Advertisement

Spain’s stalemate nearly ended peacefully, but Madrid wouldn’t accept Catalan surrender

Catalonia blinked. Madrid hardliners wouldn't take "yes" for an answer. And a nation of 40 million people faces chaos.

People pack Sant Jaume square in Barcelona, Spain as they protest against the Spanish government announcement of implementing the article 155 in Catalonia region, Thursday Oct. 26, 2017. CREDIT: AP Photo/Emilio Morenatti
People pack Sant Jaume square in Barcelona, Spain as they protest against the Spanish government announcement of implementing the article 155 in Catalonia region, Thursday Oct. 26, 2017. CREDIT: AP Photo/Emilio Morenatti

The collision-course political crisis that’s wracked Spain for nearly a month seemed ready to end in detente early Thursday, with reports that Catalonia President Carles Puigdemont would back down on independence and call new elections to replace his government there.

But after a tumultuous day of delayed and canceled speeches and tense negotiations with Prime Minister Mariano Rajoy’s government in Madrid, Puigdemont abruptly reversed course late in the day. Elections are off, independence is likely back on, and Madrid is intent on seizing Catalonia’s government and revoking its 40-year-old autonomy under the same Constitution that Puigdemont violated by seeking independence.

Puigdemont’s earlier attempt at surrender was meant to secure the continued political autonomy of the state and avoid a potentially bloody takeover from the central Madrid government.

But Madrid wouldn’t take “yes” for an answer, prompting Puigdemont to delay and then cancel a planned mid-day speech on the peaceful resolution of the crisis. Rajoy, a conservative nationalist whose own political fate benefits from the contorted politics of Spanish nationalism, would not agree to cancel his government’s plans to invoke the never-before-used Article 155 of the Constitution and take over Catalonia — by force, if necessary.

Advertisement

Hours later, the Catalan president announced his speech was back on — but with very different content: No elections, no rapprochement, and no deal. “Article 155 is an illegal move seeking to eradicate not just independentism but the entire Catalan tradition,” he said. “Nobody can say that I have been unwilling to make sacrifices, yet once again we see they want the responsibility to lie with just one side.”

For nearly a month since a violence-marred referendum on full independence from Spain, the wealthy northeastern region of Catalonia has seemed bent on prompting open, armed civil conflict inside Europe’s fourth-largest economy. Rajoy’s government took a harder line than usual with the separatist movement in Barcelona, arresting public officials and sending in national police to physically disrupt voting stations — and giving Puigdemont’s cause a sympathetic veneer it would not otherwise have engendered with many Spaniards.

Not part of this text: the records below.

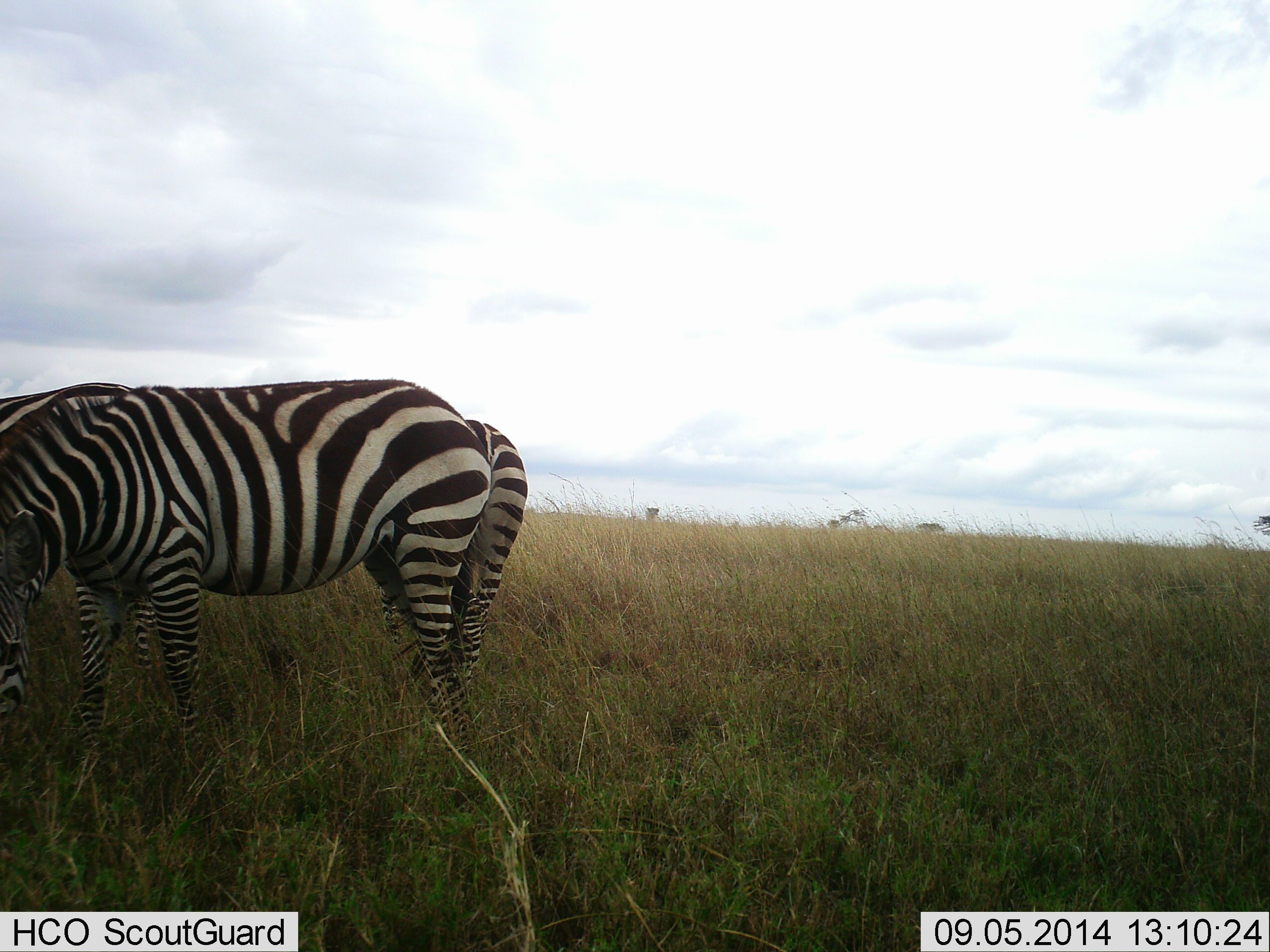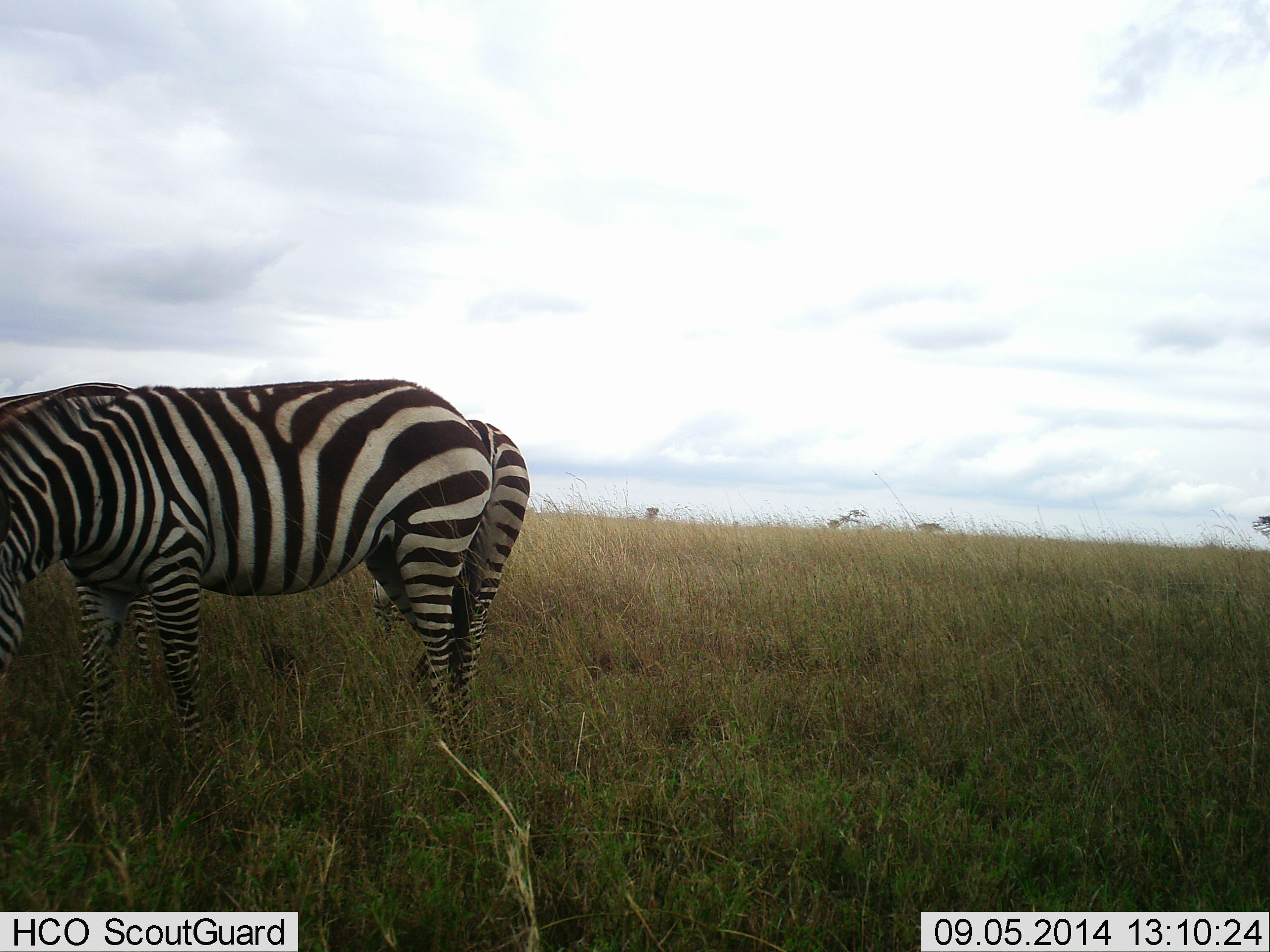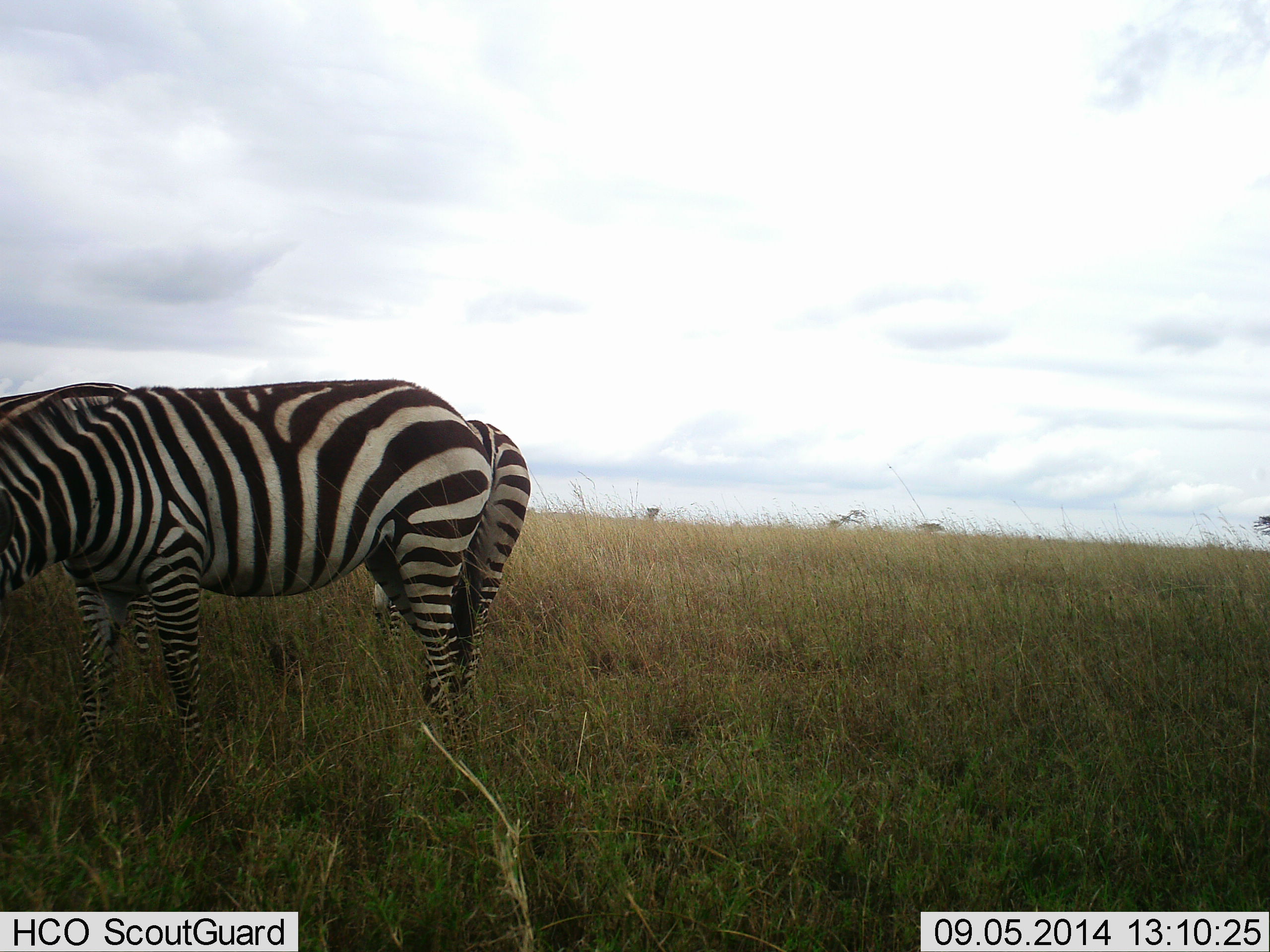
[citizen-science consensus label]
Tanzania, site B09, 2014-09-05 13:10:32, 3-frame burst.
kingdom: Animalia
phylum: Chordata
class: Mammalia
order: Perissodactyla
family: Equidae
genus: Equus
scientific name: Equus quagga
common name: plains zebra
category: zebra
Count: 2.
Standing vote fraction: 60%.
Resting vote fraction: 0%.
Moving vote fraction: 0%.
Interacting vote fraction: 0%.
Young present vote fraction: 0%.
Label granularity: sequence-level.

The resulting conflict took Spain to the edge of fracture, with Catalan leader Puigdemont sorta, kinda declaring independence and Rajoy sorta, kinda declaring that Catalonia’s regional autonomy was canceled. The king went on television to give a national address on the crisis, a rarity for a monarch usually limited to annual Christmas addresses to the people. Ultimatums flew back and forth, backed with the threat of armed men — only for Puigdemont’s team to decide the time had come to back down, step aside, and trade their own governing roles for the future sanctity of Catalan autonomy.

Rajoy’s rejection of that — or refusal, as Puigdemont put it Thursday, to provide “guarantees” of Catalan’s future self-rule within Spain — brings the crisis to rock bottom.

Advertisement

Catalonia’s independence vote never carried political legitimacy and was always conducted outside the letter of Spain’s 40-year-old democratic constitution. That document grants Catalonia greater political autonomy than most of the numerous other governing units of federalist Spain, a nod to the region’s longstanding cultural, linguistic, and economic differences from the other historic kingdoms stapled together to make Spain in the 15th century. But it does not allow a vote for outright secession, something Puigdemont and the leave campaign characterize as a fundamental human right that cannot be abridged by any law.

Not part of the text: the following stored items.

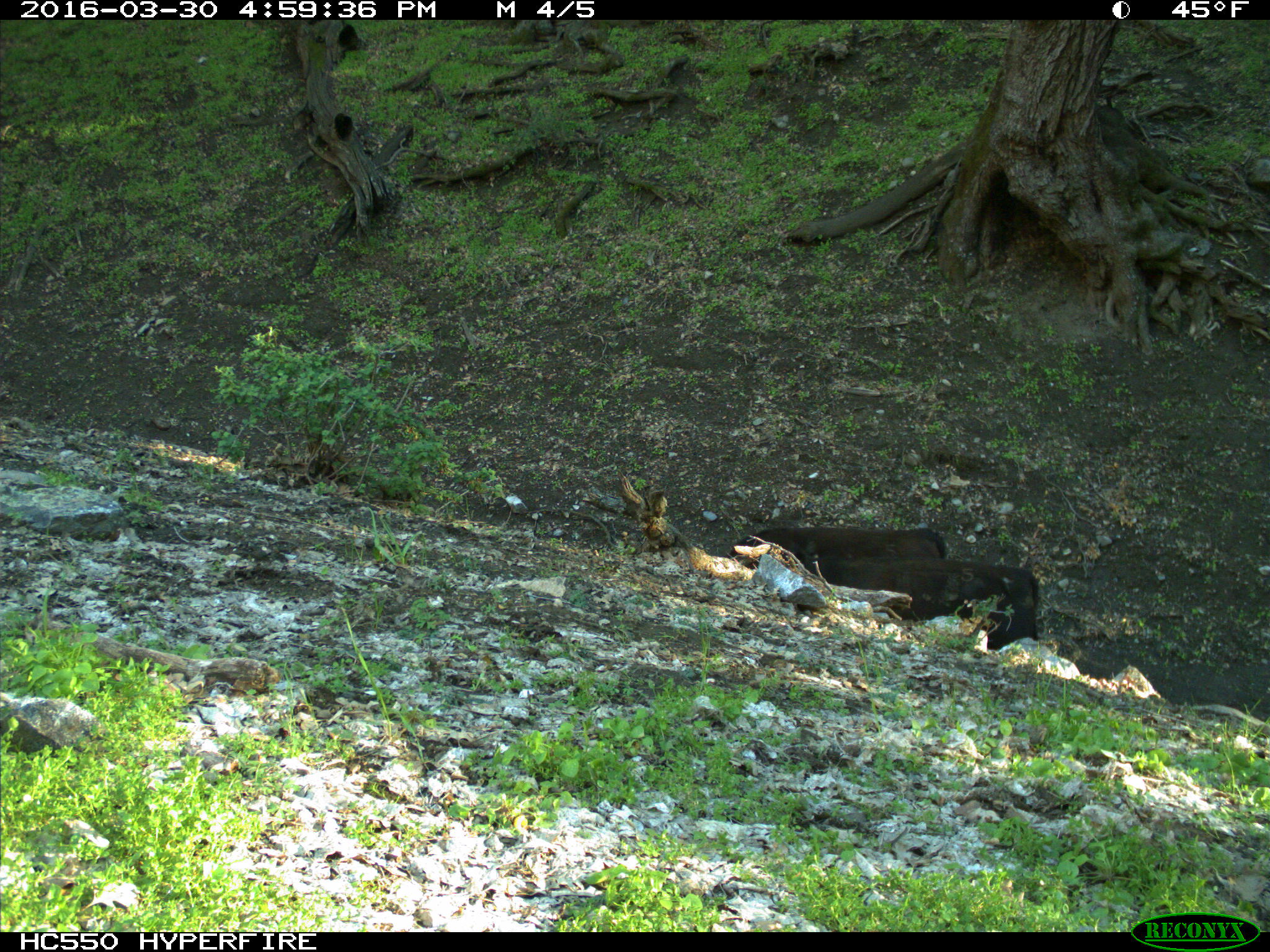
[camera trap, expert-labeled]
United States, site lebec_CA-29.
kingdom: Animalia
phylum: Chordata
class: Mammalia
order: Artiodactyla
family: Bovidae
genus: Bos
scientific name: Bos taurus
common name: domestic cow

Just 2.3 million Catalans cast “yes” votes on October 1, perhaps in part because police succeeded in shuttering hundreds of polling places — but also because the “yes” vote was only polling at 40 percent of the voting public in the run-up to October. The low-turnout result gave Puigdemont a technical fulcrum for declaring that the people he represents had voted for nationhood — by a nine-to-one margin, once the few votes cast were counted.

But with unionist Catalans traditionally staying home when such referenda are called, and other European leaders decrying the separatist move as illegitimate, the would-be nation-builder soon had few real options. Rajoy’s aggressive, hard-line approach cut off other avenues.

All that remains for their bilateral brinksmanship is for the drab-shirted Guardia Civil — in an aesthetic echo of the Spanish Civil War, where a fascist military coup eventually overran a socialist government that had fled to Barcelona — to sweep in and make arrests. Puigdemont’s separatist movement, which has never actually shown majority support from the nearly 8 million strong population of his state, asked citizens to surround government buildings in Barcelona and deny the national police entry on Thursday morning.

Thousands remain in the streets there as of the conclusion of Puigdemont’s remarks.

The thousands who rallied around Catalan government buildings all day Thursday came out at first in fear that Rajoy would order the Guardia Civil in to arrest officials and seize buildings. For hours during the day, the crowds turned agitated against Puigdemont himself, chanting against the idea of new elections and for independence. Now, it seems, they’ve gotten their wish.